## RECORD EXTRACTS

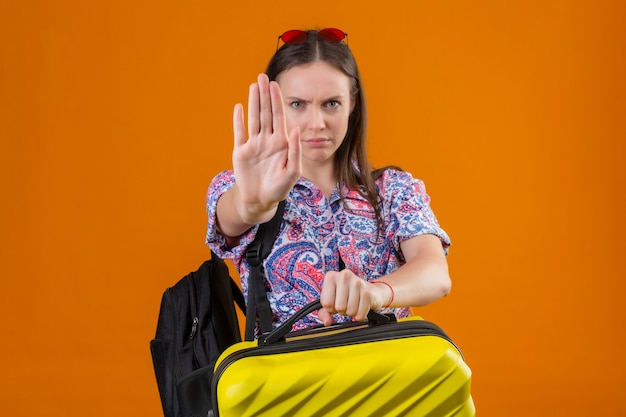 Недовольная молодая путешественница в красных солнцезащитных очках на голове, стоя с рюкзаком, держащим чемодан с открытой рукой, делает знак остановки с сердитым жестом защиты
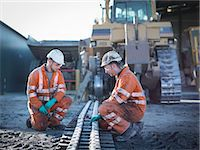 Apprentice and engineer work on machinery in surface coal mine Stock Photo - Premium Royalty-Freenull, Code: 649-07520496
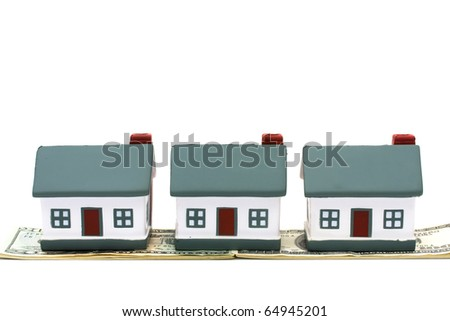 Three model homes isolated on a white background with money, house money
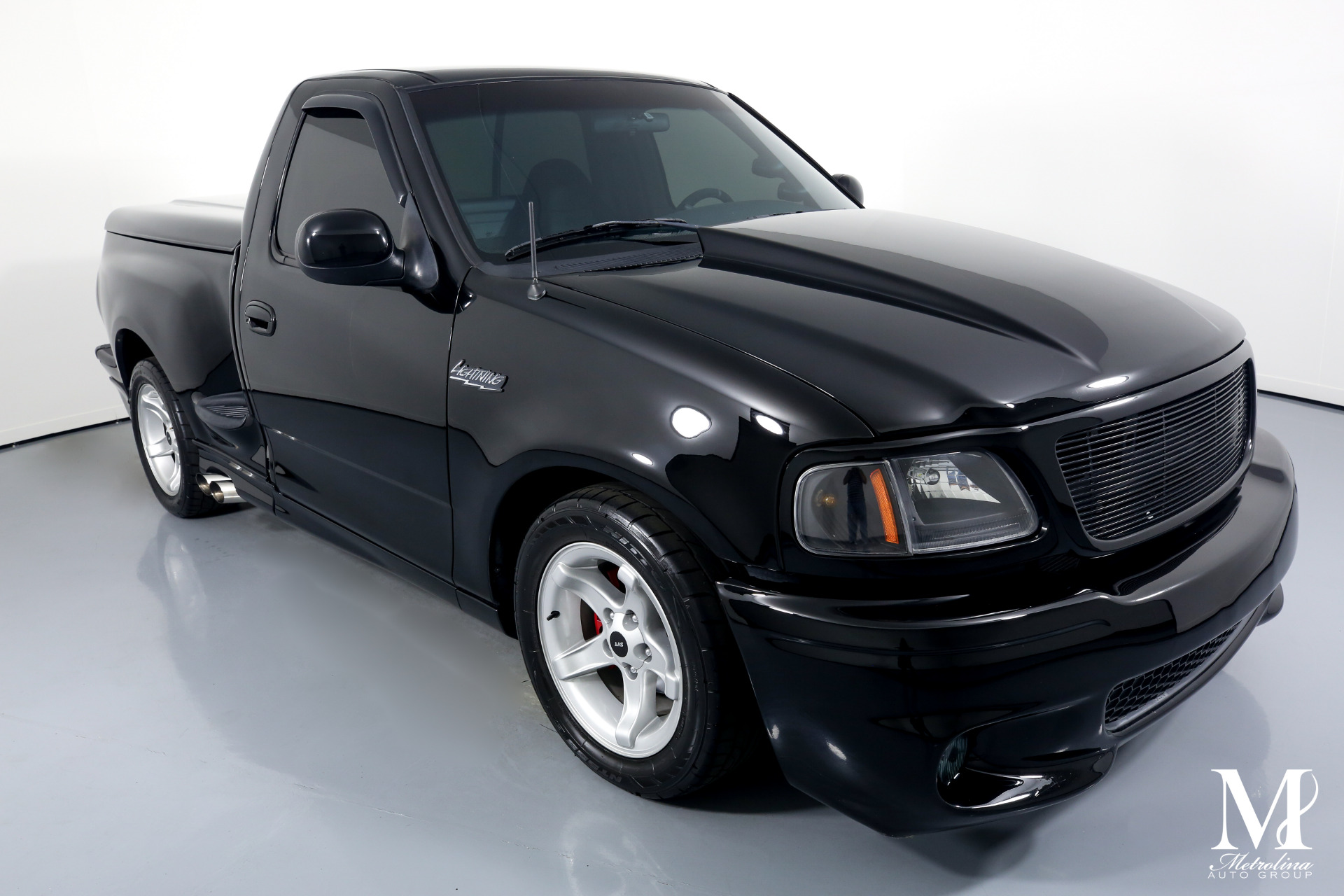 Used 2000 Ford F-150 SVT Lightning for sale $39,996 at Metrolina Auto Group in Charlotte NC 28217 - 2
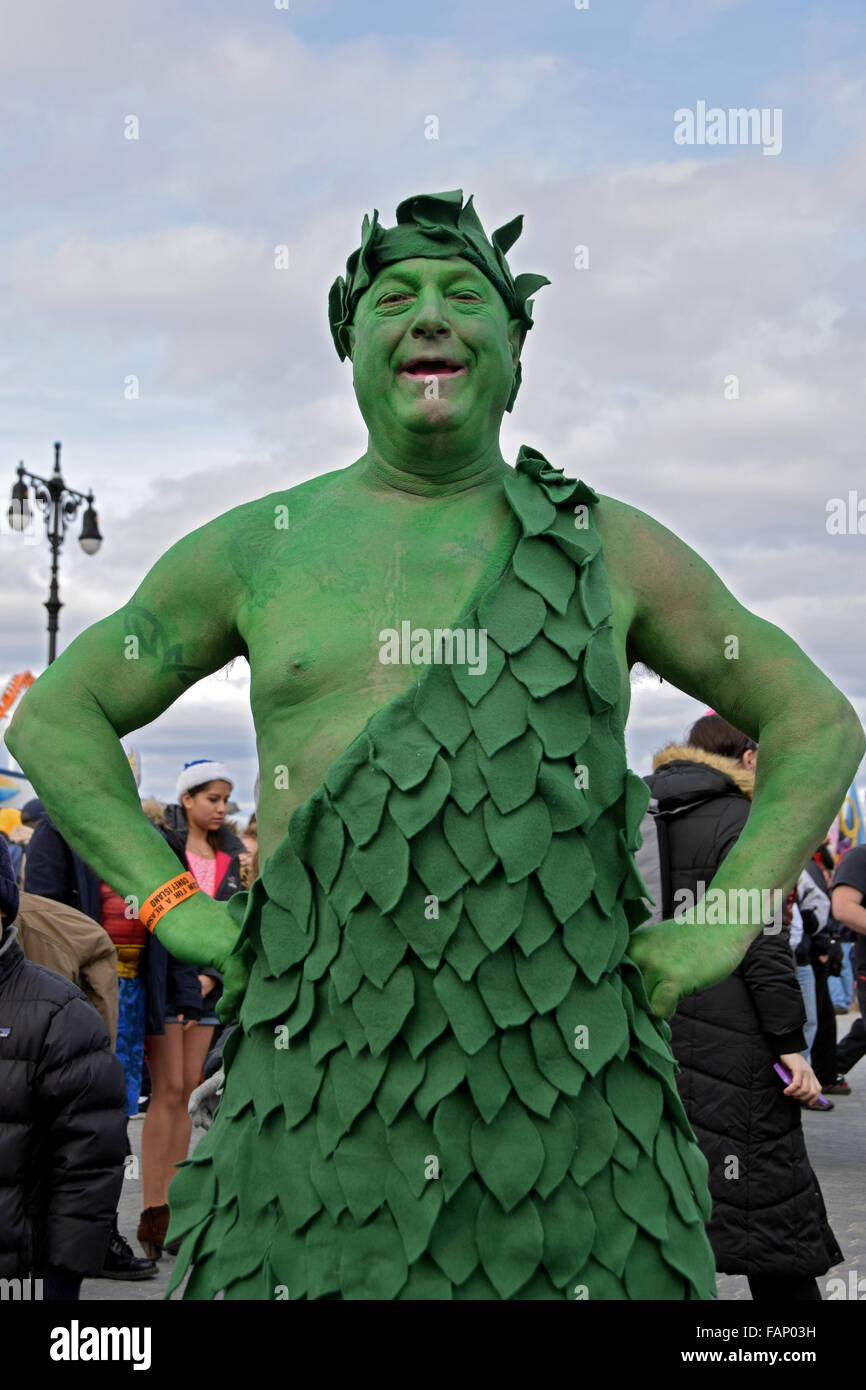 A man dressed as the Jolly Green Giant on the boardwalk in Coney Island on New Years prior the the Polar Bear Club - Stock Image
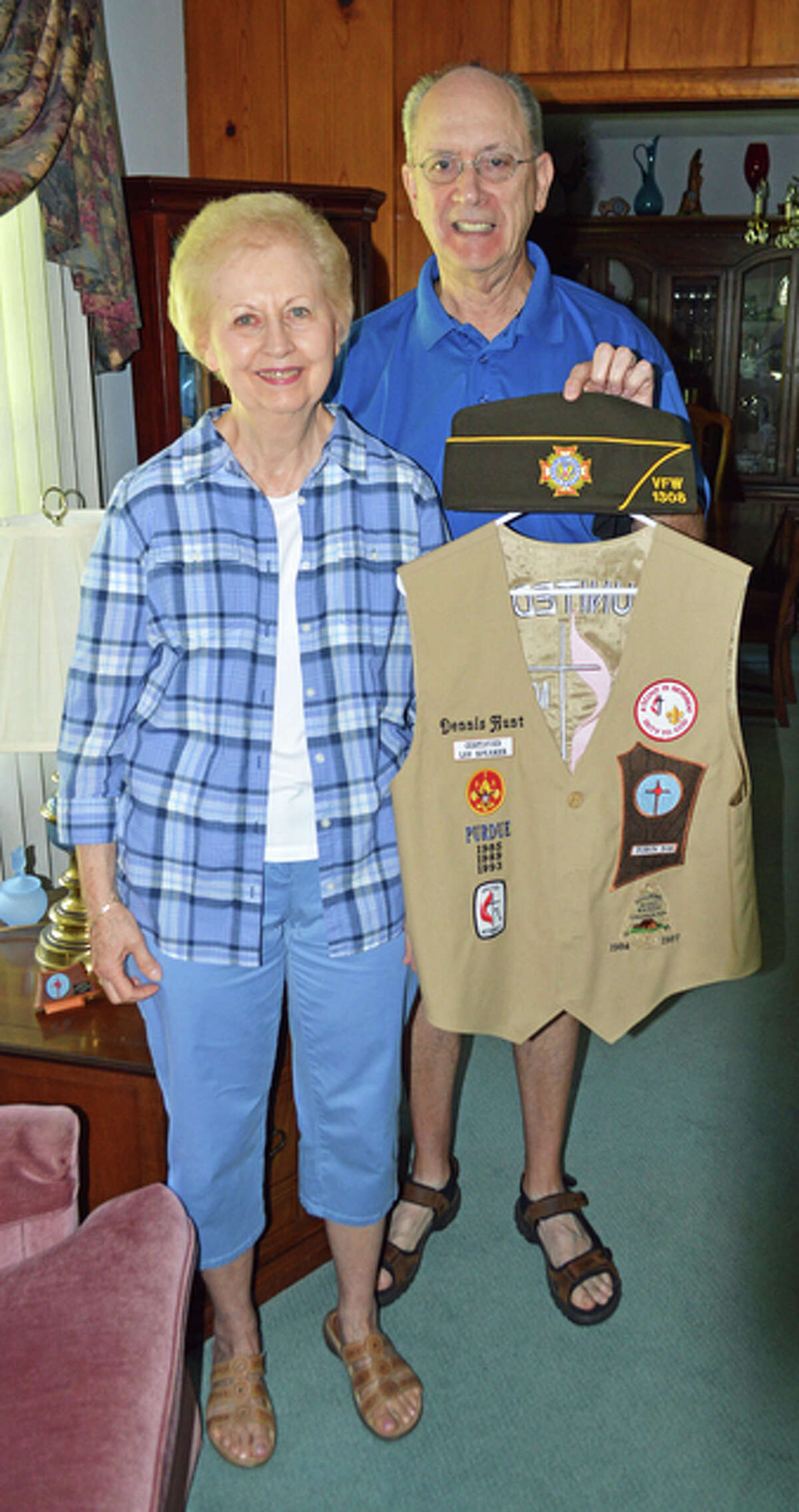 Dennis, holds his United Methodist Men vest and his VFW 1308 hat, with his wife, Sharon, in their East Alton home.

## ACTIVITY
Reproduce every entry exactly, but omit each picture.

## EXERCISE ANSWER
 Недовольная молодая путешественница в красных солнцезащитных очках на голове, стоя с рюкзаком, держащим чемодан с открытой рукой, делает знак остановки с сердитым жестом защиты
 Apprentice and engineer work on machinery in surface coal mine Stock Photo - Premium Royalty-Freenull, Code: 649-07520496
 Three model homes isolated on a white background with money, house money
 Used 2000 Ford F-150 SVT Lightning for sale $39,996 at Metrolina Auto Group in Charlotte NC 28217 - 2
 A man dressed as the Jolly Green Giant on the boardwalk in Coney Island on New Years prior the the Polar Bear Club - Stock Image
 Dennis, holds his United Methodist Men vest and his VFW 1308 hat, with his wife, Sharon, in their East Alton home.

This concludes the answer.